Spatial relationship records

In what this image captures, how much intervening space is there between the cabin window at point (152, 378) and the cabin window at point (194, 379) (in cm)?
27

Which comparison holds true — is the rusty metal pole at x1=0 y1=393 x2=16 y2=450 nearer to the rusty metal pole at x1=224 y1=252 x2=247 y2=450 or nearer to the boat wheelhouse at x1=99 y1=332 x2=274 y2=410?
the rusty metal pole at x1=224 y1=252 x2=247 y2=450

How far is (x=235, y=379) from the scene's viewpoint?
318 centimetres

## Problem
Quote every one of the rows above verbatim, reproducing each line without any alteration.

## Complete output
In what this image captures, how much intervening space is there between the cabin window at point (152, 378) and the cabin window at point (194, 379) (in cm)?
27

Which comparison holds true — is the rusty metal pole at x1=0 y1=393 x2=16 y2=450 nearer to the rusty metal pole at x1=224 y1=252 x2=247 y2=450 or nearer to the boat wheelhouse at x1=99 y1=332 x2=274 y2=410?
the rusty metal pole at x1=224 y1=252 x2=247 y2=450

How far is (x=235, y=379) from the scene's viewpoint?
318 centimetres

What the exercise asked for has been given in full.